For years I have shown
Only half of my skin –
The half I assumed
Others wanted to see –
And locked up the rest behind
Layers of doubt
Until it was hidden even
From me.

Sunday, April 28, 2013

Day 28: Sunday Whites


Ten jerseys, laundered last fall,
tugged from the bottoms of drawers
for the first softball practice
of spring.

Two pristine (and short)
skirts of athletic young blondes playing
tennis.

A giant albino
spider on the black tee shirt
of a lanky red-haired teen.

Not one of the dogwood trees
or rhododendrons
in the neighborhood – pink
seems to be more in fashion
these days.

Bills. I always think bills should
Be some other color –
perhaps violet.

A tuxedo shirt, size
16 ½, 34, 35,
still hanging (long dry) in the doorway.

The tops of the pillowy clouds
reflecting the sun.

The shiny magnetic board
above my desk,
inviting poetry
through the rearrangement of
someone else’s words.

My toddler’s budding molars
just beginning to peek through
tender pink gums – visible (unfortunately)
only when he screams.

Trader Joe’s mascarpone,
brought to my desk by my husband
(with mini stroopwafels!)
as food for thought.

The glowing mane of
a daisy with fifty-three
petals – better start with
He loves me.

Saturday, April 27, 2013

Day 27: Spring (a sestina)


And so we come at last to Spring
When trees fairly burst into blossom –
When color returns to the world, to play
With shape, and form, and scent and light
With a call to our senses – Awake, awake!
Take joy in the budding young season!

No doubt this is a welcome season,
When nascent life to sun does spring
And all the world seems wide awake
At last!
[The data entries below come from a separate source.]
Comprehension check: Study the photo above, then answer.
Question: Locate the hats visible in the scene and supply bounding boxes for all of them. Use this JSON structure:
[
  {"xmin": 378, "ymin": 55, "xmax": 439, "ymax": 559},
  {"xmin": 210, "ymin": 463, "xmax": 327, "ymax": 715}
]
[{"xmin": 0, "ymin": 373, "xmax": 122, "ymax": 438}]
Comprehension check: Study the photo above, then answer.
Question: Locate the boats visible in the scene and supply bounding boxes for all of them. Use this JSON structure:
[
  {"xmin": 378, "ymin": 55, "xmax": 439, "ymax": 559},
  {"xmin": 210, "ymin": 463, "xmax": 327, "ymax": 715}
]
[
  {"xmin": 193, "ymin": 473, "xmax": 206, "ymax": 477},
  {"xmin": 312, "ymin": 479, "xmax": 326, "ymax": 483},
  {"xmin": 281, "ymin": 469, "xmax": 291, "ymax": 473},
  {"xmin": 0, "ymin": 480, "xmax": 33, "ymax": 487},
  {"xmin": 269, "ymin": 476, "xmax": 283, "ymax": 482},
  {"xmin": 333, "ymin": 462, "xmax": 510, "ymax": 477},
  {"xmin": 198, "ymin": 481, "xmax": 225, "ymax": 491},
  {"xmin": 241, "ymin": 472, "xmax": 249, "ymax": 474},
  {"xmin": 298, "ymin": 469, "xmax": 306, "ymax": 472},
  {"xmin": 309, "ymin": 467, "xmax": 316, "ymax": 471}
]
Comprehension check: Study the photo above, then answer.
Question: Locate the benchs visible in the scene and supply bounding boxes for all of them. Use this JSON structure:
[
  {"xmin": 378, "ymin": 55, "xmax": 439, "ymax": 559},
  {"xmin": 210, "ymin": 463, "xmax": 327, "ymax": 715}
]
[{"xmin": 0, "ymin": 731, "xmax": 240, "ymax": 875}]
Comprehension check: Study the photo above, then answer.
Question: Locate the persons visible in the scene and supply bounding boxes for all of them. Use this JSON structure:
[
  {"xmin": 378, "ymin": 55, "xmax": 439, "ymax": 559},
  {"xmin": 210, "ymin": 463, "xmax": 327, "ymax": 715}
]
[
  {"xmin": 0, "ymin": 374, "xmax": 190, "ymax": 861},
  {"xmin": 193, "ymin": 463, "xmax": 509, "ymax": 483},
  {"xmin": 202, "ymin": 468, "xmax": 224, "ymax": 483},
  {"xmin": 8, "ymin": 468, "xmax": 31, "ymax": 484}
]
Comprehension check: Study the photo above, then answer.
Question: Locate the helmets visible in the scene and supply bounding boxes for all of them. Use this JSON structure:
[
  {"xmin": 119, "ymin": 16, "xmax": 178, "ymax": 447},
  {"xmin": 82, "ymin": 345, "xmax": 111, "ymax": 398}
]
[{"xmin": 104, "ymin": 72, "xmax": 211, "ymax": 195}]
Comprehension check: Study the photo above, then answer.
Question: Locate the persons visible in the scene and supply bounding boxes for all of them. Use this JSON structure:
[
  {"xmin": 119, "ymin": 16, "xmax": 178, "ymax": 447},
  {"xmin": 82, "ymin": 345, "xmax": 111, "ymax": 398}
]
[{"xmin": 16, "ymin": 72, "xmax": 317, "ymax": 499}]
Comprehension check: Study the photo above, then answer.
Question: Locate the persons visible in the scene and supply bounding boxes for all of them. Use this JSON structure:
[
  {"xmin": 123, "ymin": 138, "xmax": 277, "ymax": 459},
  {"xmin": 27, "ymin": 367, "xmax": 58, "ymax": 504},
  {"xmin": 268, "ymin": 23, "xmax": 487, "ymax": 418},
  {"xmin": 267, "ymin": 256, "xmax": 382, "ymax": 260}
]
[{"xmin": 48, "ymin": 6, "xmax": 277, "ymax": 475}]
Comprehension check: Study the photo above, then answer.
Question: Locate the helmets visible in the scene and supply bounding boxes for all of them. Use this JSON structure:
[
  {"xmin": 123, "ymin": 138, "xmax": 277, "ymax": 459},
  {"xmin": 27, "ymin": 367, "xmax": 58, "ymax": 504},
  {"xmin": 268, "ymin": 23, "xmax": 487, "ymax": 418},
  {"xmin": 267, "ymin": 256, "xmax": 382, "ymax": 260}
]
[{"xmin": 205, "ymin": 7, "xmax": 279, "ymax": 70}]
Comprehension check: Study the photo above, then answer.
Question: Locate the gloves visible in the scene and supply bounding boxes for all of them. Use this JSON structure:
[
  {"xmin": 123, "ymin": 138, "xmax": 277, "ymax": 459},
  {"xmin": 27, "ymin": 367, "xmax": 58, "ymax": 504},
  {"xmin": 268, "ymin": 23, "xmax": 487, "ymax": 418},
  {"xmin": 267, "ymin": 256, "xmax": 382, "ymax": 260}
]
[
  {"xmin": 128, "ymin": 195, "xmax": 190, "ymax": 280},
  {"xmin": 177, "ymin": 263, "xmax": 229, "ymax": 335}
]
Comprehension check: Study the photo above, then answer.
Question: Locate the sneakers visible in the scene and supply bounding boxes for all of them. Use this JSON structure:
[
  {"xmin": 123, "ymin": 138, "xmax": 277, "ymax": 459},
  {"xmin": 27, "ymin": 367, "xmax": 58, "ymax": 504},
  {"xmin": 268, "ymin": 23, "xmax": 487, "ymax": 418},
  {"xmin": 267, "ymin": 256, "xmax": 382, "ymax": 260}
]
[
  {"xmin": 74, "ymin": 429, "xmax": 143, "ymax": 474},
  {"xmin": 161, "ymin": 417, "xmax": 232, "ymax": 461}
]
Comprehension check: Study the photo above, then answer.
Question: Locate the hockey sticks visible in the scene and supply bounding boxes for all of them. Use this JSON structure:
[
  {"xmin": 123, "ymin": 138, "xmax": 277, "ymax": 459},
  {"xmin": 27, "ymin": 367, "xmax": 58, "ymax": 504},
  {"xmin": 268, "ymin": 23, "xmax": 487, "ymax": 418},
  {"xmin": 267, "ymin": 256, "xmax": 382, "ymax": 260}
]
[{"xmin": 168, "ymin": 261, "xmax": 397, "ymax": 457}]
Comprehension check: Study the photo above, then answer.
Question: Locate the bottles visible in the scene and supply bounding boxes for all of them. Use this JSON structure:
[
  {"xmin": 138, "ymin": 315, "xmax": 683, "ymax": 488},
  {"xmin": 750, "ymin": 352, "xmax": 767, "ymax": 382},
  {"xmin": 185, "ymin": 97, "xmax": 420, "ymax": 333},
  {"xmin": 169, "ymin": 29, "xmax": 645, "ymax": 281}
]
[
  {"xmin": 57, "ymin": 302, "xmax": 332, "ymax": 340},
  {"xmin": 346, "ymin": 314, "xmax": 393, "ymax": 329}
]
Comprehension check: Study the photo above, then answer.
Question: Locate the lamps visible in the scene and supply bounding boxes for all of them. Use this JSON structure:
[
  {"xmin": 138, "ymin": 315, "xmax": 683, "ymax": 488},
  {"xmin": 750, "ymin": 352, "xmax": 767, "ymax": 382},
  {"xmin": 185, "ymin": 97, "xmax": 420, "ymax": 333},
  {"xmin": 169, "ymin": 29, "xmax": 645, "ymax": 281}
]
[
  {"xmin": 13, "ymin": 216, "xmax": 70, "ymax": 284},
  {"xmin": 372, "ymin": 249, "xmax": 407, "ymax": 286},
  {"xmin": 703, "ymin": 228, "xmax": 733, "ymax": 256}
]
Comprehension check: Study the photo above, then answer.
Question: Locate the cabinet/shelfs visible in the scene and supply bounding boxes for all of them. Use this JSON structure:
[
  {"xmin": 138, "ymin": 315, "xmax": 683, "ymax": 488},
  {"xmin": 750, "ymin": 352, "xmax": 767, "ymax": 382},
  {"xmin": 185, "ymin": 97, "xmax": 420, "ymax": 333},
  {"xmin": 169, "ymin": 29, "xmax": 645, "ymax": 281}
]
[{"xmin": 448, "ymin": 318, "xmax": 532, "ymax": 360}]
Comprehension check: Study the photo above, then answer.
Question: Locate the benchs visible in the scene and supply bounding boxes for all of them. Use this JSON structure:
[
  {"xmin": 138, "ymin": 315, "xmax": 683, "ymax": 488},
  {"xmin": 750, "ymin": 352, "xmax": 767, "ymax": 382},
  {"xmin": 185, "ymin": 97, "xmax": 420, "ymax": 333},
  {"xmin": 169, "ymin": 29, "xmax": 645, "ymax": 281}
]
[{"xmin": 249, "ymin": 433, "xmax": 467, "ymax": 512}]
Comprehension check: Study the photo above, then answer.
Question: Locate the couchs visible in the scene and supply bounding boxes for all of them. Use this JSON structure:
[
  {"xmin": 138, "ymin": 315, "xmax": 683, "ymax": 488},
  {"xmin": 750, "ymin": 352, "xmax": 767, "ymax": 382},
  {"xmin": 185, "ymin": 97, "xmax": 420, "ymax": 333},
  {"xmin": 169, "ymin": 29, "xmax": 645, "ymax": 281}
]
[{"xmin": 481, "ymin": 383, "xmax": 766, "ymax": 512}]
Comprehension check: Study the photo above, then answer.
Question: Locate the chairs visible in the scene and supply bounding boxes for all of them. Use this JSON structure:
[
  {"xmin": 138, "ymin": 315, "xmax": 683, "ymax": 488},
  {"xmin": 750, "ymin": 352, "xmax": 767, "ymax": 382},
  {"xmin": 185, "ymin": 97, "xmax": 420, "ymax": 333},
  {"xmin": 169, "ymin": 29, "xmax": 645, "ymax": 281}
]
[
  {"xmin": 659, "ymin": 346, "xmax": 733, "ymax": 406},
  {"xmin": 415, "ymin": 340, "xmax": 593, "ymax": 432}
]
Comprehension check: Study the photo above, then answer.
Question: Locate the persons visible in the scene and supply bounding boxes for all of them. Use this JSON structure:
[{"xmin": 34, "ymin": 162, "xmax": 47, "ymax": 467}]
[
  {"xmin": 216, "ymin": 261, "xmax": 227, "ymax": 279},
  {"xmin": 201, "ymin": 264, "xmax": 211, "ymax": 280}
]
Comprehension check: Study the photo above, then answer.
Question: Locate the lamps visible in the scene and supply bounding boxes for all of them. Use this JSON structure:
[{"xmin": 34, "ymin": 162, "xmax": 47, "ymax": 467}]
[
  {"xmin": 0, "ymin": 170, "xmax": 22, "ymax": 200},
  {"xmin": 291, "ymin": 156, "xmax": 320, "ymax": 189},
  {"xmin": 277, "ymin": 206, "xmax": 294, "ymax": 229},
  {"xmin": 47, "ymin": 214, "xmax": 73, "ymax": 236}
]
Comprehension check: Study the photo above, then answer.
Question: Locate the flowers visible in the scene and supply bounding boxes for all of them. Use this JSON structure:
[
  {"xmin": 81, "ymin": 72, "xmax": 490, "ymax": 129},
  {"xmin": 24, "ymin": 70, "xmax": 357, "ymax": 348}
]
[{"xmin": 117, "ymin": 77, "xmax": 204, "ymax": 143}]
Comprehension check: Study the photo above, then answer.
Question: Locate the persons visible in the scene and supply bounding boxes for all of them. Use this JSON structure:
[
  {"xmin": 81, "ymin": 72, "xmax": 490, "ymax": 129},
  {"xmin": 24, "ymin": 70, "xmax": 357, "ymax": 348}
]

And hope begins to blossom.
Each day brings to the earth more light,
Kids beg to stay out late to play.

Each creature, each plant, is a part of The Play
Of Life – it takes place every season
Across the world, as sure as the light
Returns to the land in the Spring.
Touch each tree, praise every blossom –
Only then are you truly awake.

Awake to the full force of springtime, awake!
You, too, can act in this Play.
You, too, can allow your whole being to blossom,
No matter the time or the season.
Hop to it, come dance, put some step in your Spring!
And of your cares and woes make light.

For there will always be shadow to counter the light –
At times in the dark we all lie awake.
Spring won’t cure that, but here is the thing about Spring –
It’s a time for wild abandon, for play!
So go with the flow and trust in the season –
If you let it, it will help you to blossom.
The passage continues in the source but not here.